**Provided data:**
** Begin **

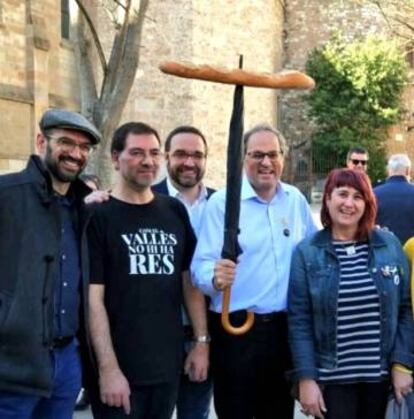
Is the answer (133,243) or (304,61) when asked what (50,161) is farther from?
(304,61)

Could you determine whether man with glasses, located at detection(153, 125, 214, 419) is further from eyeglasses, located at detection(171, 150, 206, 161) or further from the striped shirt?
the striped shirt

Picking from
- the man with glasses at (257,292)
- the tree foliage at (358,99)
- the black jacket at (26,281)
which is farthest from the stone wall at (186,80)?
the black jacket at (26,281)

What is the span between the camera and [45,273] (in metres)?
3.02

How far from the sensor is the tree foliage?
86.0ft

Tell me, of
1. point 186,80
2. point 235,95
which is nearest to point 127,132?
point 235,95

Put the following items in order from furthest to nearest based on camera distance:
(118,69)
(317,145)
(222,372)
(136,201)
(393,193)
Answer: (317,145)
(118,69)
(393,193)
(222,372)
(136,201)

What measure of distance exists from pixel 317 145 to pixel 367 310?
78.6 ft

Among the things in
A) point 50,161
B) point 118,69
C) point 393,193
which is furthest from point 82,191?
point 118,69

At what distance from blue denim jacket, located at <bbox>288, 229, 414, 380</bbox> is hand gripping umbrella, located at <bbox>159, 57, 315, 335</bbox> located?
0.39 metres

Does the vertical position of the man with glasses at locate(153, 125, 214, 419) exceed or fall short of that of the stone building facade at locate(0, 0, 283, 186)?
it falls short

** End **

**Work to complete:**
Copy out every item above word for word, leaving out the pictures.

**Solution:**
Is the answer (133,243) or (304,61) when asked what (50,161) is farther from?
(304,61)

Could you determine whether man with glasses, located at detection(153, 125, 214, 419) is further from eyeglasses, located at detection(171, 150, 206, 161) or further from the striped shirt?
the striped shirt

Picking from
- the man with glasses at (257,292)
- the tree foliage at (358,99)
- the black jacket at (26,281)
which is farthest from the stone wall at (186,80)?
the black jacket at (26,281)

What is the span between the camera and [45,273] (in metres)?
3.02

How far from the sensor is the tree foliage?
86.0ft

Tell me, of
1. point 186,80
2. point 235,95
which is nearest to point 127,132?
point 235,95

Put the following items in order from furthest to nearest based on camera distance:
(118,69)
(317,145)
(222,372)
(136,201)
(393,193)
Answer: (317,145)
(118,69)
(393,193)
(222,372)
(136,201)

What measure of distance exists from pixel 317 145 to pixel 367 310?
78.6 ft

Among the things in
A) point 50,161
B) point 118,69
C) point 393,193
which is furthest from point 82,191?
point 118,69

At what distance from blue denim jacket, located at <bbox>288, 229, 414, 380</bbox> is hand gripping umbrella, located at <bbox>159, 57, 315, 335</bbox> located?
0.39 metres

Does the vertical position of the man with glasses at locate(153, 125, 214, 419) exceed or fall short of that of the stone building facade at locate(0, 0, 283, 186)?
it falls short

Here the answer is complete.